La segunda andanada dejó en silencio a los tripulantes de los cuatro juncos. La goleta, tras recibir los seis impactos de lleno, se incendió violentamente. Incluso desde la relativa lejanía donde estaban los chams, pudieron distinguir figuras humanas ardiendo que saltaban al agua envueltas en llamas. Pudieron escuchar hasta sus alaridos.

La rabia empezó a luchar con la incertidumbre en el corazón de los piratas, en particular cuando se oyeron los primeros llantos de las esposas de algunos de los que habían partido en la goleta.

El menor de los juncos desplegó las velas rápidamente sin esperar a que lo hiciera el del almirante de la flota y se dirigió a la playa. Los demás juncos le imitaron. En cuanto estuvieron a tiro de los cañones, éstos empezaron a disparar a un ritmo regular y con puntería incierta. Durante la hora y media que costó desembarcar a toda la tropa, los españoles sólo acertaron cuatro veces en los juncos y una vez de lleno en una de las lanchas.
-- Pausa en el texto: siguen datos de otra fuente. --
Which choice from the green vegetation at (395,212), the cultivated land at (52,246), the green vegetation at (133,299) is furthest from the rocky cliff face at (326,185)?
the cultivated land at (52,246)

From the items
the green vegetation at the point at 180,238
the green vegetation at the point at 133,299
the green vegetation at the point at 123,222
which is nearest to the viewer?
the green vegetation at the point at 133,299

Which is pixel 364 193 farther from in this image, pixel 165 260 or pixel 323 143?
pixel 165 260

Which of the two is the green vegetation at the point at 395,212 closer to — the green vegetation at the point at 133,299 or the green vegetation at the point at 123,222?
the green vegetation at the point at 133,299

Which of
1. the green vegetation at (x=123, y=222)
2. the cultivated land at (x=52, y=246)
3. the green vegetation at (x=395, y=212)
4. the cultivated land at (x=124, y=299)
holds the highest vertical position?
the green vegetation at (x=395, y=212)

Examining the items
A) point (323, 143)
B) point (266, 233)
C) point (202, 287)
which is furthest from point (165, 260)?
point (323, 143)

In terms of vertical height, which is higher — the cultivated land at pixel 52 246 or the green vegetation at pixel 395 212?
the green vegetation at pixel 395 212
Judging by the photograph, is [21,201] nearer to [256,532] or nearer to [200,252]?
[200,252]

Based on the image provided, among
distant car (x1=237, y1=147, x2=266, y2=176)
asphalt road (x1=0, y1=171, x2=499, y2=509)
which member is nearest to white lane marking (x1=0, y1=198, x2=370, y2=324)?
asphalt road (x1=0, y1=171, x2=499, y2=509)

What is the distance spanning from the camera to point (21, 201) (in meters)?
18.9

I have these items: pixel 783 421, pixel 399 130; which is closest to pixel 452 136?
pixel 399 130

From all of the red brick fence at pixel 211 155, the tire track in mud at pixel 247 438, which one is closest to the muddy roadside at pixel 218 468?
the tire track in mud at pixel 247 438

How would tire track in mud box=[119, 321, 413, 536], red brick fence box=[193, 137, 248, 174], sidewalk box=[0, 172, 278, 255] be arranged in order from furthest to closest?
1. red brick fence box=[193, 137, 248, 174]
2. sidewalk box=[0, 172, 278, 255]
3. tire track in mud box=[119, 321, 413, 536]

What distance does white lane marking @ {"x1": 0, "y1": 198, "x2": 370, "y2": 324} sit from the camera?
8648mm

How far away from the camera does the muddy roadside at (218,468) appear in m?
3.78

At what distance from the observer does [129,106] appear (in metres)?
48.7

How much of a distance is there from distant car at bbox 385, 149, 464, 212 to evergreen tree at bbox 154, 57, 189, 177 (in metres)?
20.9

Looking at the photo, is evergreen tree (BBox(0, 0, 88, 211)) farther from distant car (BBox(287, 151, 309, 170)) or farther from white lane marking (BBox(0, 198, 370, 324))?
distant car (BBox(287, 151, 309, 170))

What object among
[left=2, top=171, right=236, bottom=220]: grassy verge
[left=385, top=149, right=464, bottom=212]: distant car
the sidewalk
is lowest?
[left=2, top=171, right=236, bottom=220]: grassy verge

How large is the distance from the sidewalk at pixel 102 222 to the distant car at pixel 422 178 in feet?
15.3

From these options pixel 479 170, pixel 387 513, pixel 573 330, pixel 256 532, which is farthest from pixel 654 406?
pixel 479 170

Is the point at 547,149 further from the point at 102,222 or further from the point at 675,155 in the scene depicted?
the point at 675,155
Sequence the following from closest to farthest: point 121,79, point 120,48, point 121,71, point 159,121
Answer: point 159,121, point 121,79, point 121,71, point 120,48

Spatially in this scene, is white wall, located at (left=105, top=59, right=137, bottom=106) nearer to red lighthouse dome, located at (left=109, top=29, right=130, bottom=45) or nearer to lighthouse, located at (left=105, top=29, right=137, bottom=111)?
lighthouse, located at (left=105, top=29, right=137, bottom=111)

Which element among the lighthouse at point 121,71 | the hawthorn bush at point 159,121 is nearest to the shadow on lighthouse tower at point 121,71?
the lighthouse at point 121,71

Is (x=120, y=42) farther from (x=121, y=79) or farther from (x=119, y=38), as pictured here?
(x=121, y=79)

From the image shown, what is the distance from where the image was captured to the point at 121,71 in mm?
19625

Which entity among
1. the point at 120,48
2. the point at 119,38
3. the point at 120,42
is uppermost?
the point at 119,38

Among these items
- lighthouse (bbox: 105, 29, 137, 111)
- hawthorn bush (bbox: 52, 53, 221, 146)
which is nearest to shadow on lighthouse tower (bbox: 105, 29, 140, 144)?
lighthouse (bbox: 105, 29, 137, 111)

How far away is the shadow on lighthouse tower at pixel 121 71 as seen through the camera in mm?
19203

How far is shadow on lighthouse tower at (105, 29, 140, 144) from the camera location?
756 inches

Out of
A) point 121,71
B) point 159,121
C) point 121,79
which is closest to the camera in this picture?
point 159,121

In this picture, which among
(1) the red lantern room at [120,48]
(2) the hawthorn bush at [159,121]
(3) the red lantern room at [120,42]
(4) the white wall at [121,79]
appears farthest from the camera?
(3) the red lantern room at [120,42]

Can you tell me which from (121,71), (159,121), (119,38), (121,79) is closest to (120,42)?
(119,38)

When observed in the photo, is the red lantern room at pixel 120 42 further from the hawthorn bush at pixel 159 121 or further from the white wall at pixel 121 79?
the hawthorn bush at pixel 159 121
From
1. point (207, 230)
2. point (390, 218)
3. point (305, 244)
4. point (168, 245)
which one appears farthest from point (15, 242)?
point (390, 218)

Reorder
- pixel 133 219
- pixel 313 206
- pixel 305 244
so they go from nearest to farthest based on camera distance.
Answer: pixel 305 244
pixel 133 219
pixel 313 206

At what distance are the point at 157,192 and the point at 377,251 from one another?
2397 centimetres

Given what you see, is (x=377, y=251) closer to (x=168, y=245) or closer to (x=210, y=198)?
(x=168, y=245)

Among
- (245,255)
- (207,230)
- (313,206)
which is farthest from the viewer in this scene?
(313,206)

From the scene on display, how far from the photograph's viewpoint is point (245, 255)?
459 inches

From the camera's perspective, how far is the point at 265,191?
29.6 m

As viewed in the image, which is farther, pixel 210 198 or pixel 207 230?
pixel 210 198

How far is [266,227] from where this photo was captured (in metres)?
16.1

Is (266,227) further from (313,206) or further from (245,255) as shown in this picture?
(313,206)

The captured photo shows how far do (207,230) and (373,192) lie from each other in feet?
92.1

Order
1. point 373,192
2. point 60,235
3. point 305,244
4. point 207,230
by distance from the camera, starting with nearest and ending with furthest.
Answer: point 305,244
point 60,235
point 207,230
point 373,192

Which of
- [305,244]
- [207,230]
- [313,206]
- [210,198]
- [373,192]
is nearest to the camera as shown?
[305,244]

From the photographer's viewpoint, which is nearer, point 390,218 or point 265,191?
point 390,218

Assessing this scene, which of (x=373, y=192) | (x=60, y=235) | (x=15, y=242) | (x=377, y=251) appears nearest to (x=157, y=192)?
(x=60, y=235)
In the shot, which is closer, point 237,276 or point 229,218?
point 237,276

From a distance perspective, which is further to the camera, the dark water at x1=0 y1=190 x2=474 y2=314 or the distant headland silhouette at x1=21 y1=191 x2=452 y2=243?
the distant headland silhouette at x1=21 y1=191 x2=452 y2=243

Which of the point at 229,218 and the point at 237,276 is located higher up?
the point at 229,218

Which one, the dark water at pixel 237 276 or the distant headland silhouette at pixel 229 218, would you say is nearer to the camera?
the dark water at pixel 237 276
Desde donde estaba uno de los grupos en la playa, quizás el más numeroso, surgió una estela fulgurante hacia el cielo y la explosión fue de color verde. Aquélla era la señal de ataque simultáneo y confluente a donde estaba la batería artillera. En menos de un minuto, casi todos los asaltantes se detuvieron porque se escucharon seis formidables explosiones casi simultáneas. En cuanto se recuperaron del sobresalto, continuaron su camino con los rifles y crises en ristre y el gesto fiero.

Aunque todos esperaban descargas de fusilería del enemigo, no se escuchó ni un solo disparo y llegaron, bien que prudentemente, hasta donde estaban los cañones. Se quedaron perplejos. Los seis cañones estaban destrozados, siendo algunos difícilmente reconocibles como tales. Apartando con cuidado los restos ardientes y observando el entorno, llegaron a la conclusión de que los españoles habían taponado las bocas de los cañones con estopa, brea y tierra después de cargarlos. Con seis regueros de pólvora, cuyas trazas ennegrecidas eran claramente distinguibles en el suelo, habían hecho estallar las seis piezas para que no cayeran en manos del enemigo. Pero lo que más pasmó a todos fue que uno de los holandeses indicaba que aquellos cañones eran los de la goleta.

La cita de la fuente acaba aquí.